-- AIM OF THE TASK --
Every entry should appear in your answer exactly as it does here.

-- EXCERPTED RECORDS --
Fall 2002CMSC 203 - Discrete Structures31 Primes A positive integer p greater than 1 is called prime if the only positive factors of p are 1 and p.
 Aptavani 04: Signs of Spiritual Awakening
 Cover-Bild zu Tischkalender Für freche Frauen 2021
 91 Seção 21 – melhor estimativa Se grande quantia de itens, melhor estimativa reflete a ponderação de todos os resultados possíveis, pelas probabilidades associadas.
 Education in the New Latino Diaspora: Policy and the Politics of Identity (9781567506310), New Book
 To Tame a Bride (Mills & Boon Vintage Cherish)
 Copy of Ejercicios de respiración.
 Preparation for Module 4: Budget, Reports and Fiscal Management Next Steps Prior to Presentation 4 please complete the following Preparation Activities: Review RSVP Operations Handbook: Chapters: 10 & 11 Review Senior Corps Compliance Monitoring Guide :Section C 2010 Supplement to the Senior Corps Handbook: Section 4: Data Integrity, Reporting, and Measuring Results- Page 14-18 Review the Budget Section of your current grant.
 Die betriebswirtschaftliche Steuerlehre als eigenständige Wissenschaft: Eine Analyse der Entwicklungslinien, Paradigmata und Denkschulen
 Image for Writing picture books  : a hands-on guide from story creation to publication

-- ANSWER TO THE EXERCISE --
Fall 2002CMSC 203 - Discrete Structures31 Primes A positive integer p greater than 1 is called prime if the only positive factors of p are 1 and p.
 Aptavani 04: Signs of Spiritual Awakening
 Cover-Bild zu Tischkalender Für freche Frauen 2021
 91 Seção 21 – melhor estimativa Se grande quantia de itens, melhor estimativa reflete a ponderação de todos os resultados possíveis, pelas probabilidades associadas.
 Education in the New Latino Diaspora: Policy and the Politics of Identity (9781567506310), New Book
 To Tame a Bride (Mills & Boon Vintage Cherish)
 Copy of Ejercicios de respiración.
 Preparation for Module 4: Budget, Reports and Fiscal Management Next Steps Prior to Presentation 4 please complete the following Preparation Activities: Review RSVP Operations Handbook: Chapters: 10 & 11 Review Senior Corps Compliance Monitoring Guide :Section C 2010 Supplement to the Senior Corps Handbook: Section 4: Data Integrity, Reporting, and Measuring Results- Page 14-18 Review the Budget Section of your current grant.
 Die betriebswirtschaftliche Steuerlehre als eigenständige Wissenschaft: Eine Analyse der Entwicklungslinien, Paradigmata und Denkschulen
 Image for Writing picture books  : a hands-on guide from story creation to publication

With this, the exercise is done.